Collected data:
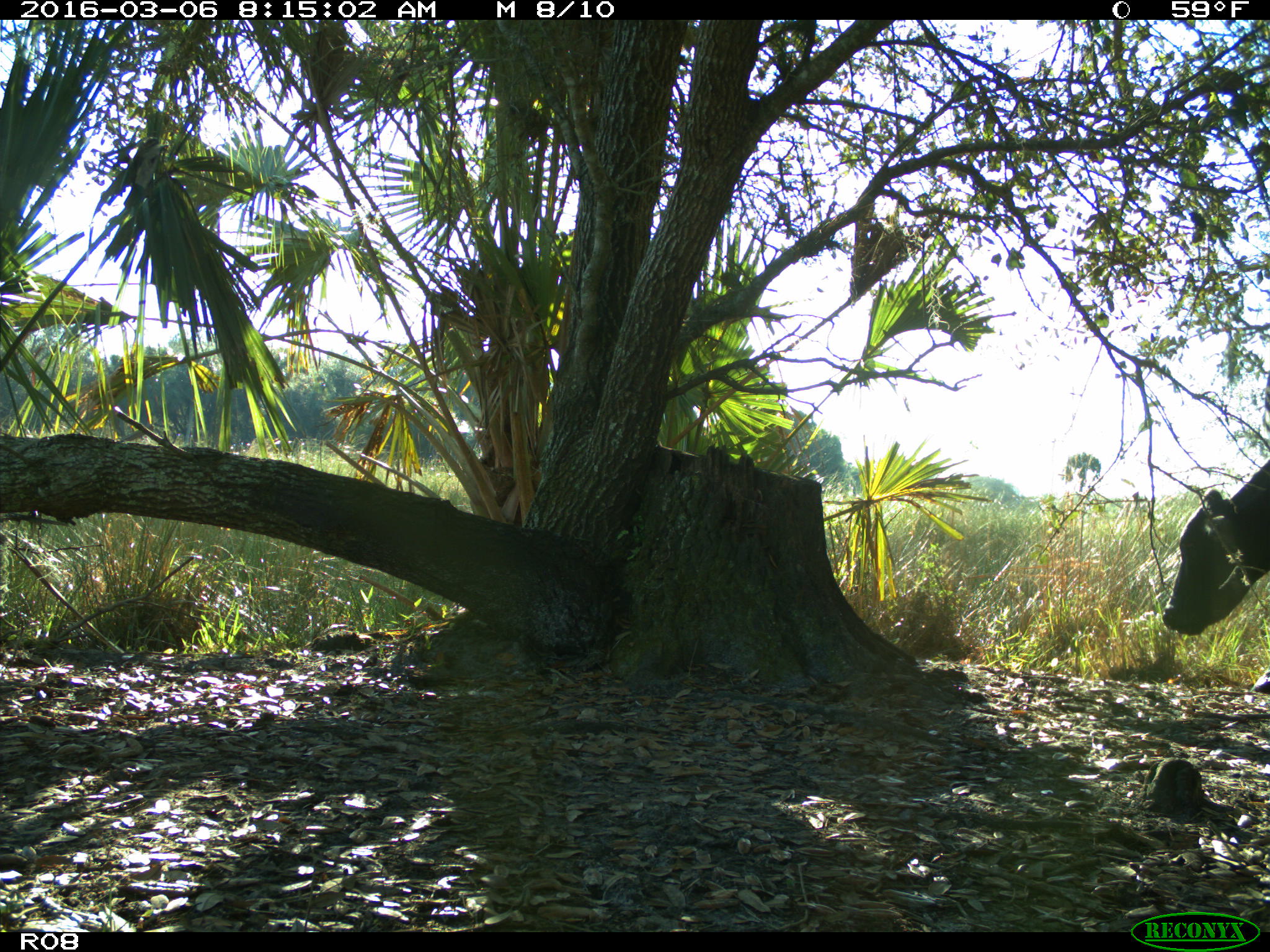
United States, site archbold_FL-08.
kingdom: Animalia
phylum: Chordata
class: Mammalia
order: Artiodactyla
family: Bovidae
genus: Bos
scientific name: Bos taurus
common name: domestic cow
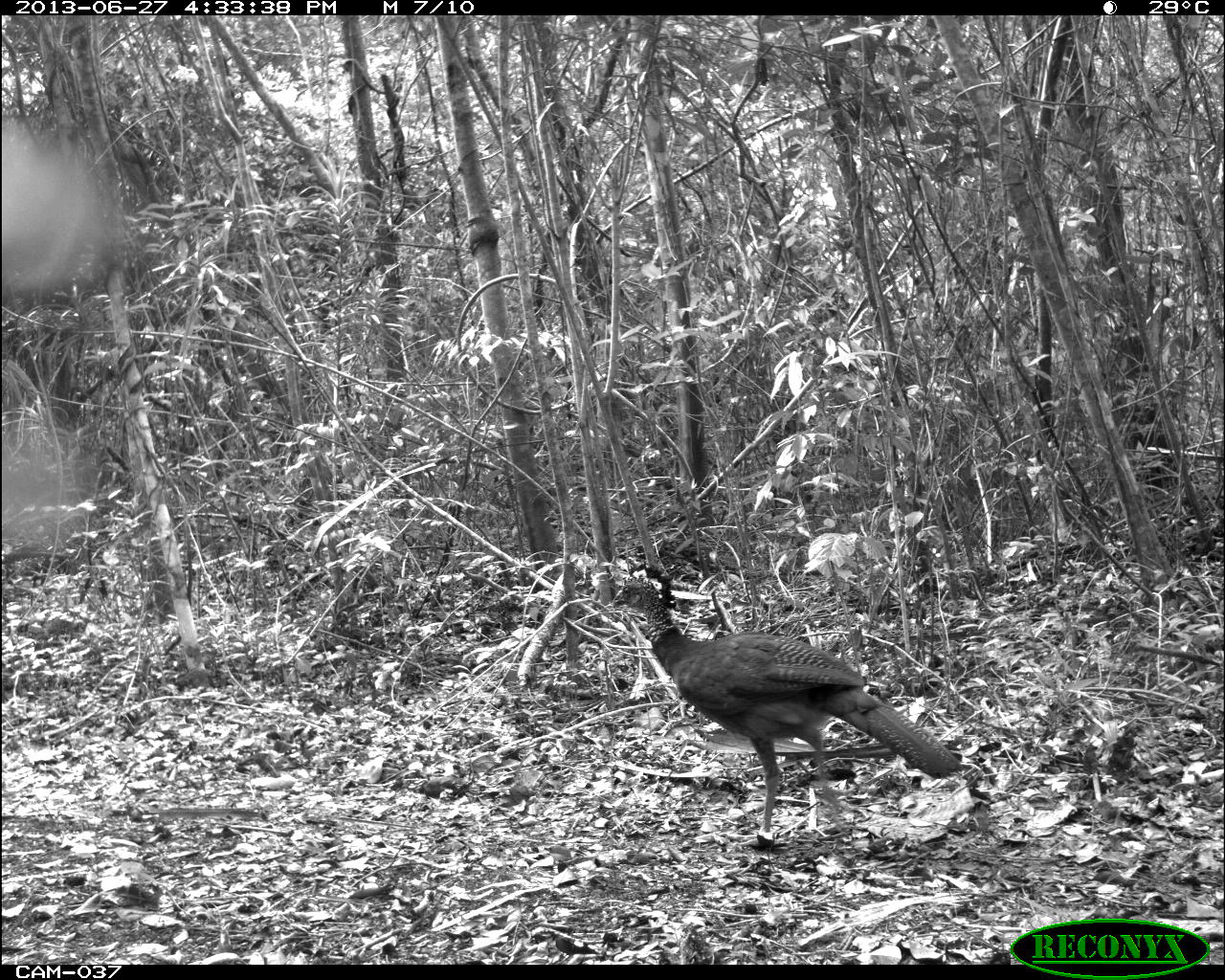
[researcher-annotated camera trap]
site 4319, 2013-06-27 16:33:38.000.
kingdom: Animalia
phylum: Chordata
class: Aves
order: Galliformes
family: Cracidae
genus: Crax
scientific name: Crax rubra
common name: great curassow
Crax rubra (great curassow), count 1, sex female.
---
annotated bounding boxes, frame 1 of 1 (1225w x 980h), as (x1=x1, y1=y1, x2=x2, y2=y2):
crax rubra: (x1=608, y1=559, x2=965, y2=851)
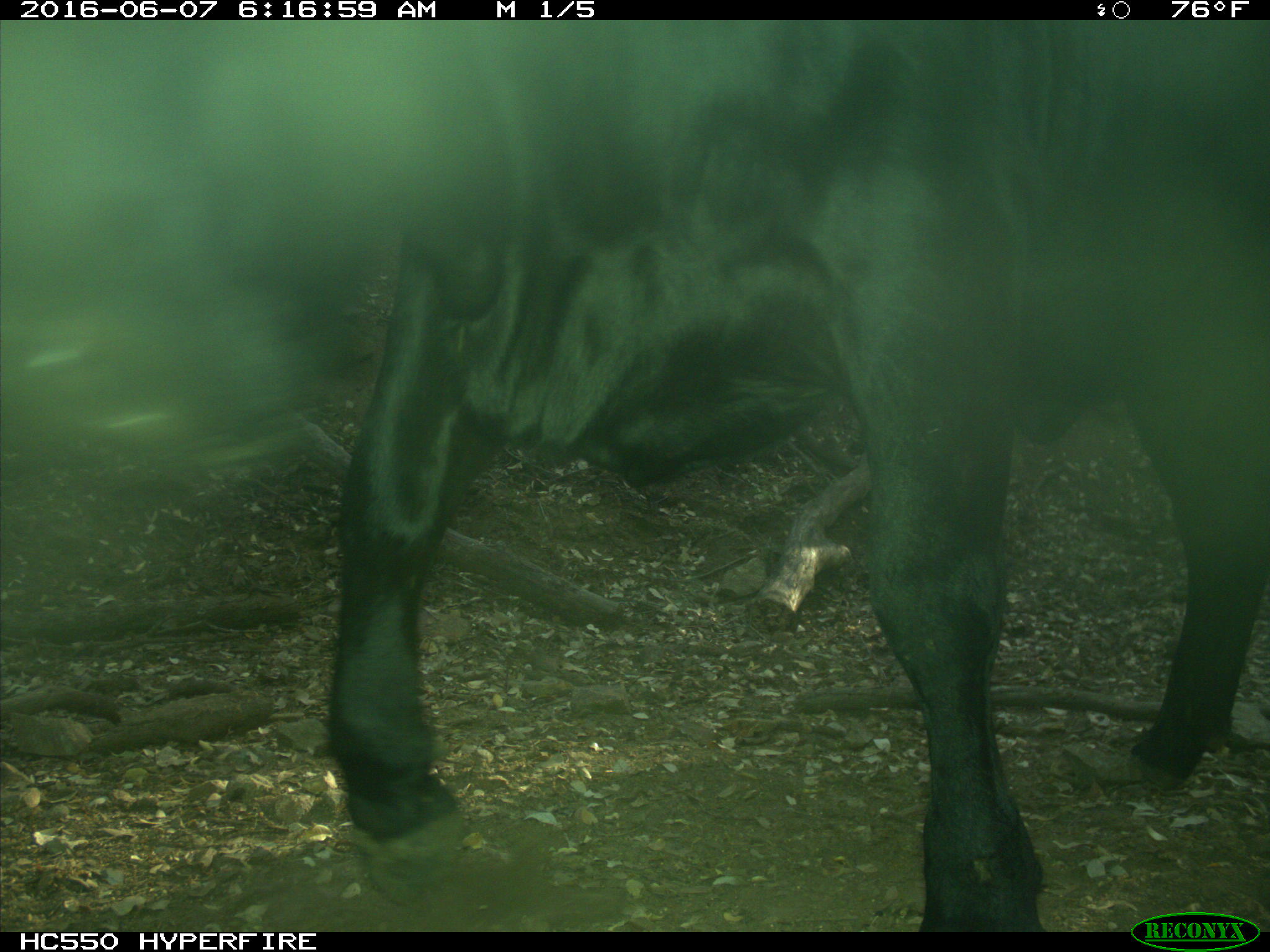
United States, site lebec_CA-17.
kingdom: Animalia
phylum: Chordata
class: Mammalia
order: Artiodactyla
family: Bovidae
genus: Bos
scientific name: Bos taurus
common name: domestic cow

**Task details**
Emit an exact copy of the lines from the line bearing "scientific name: Crax rubra" through the last line above, inclusive, and leave the images out.

**Answer to this task**
scientific name: Crax rubra
common name: great curassow
Crax rubra (great curassow), count 1, sex female.
---
annotated bounding boxes, frame 1 of 1 (1225w x 980h), as (x1=x1, y1=y1, x2=x2, y2=y2):
crax rubra: (x1=608, y1=559, x2=965, y2=851)
United States, site lebec_CA-17.
kingdom: Animalia
phylum: Chordata
class: Mammalia
order: Artiodactyla
family: Bovidae
genus: Bos
scientific name: Bos taurus
common name: domestic cow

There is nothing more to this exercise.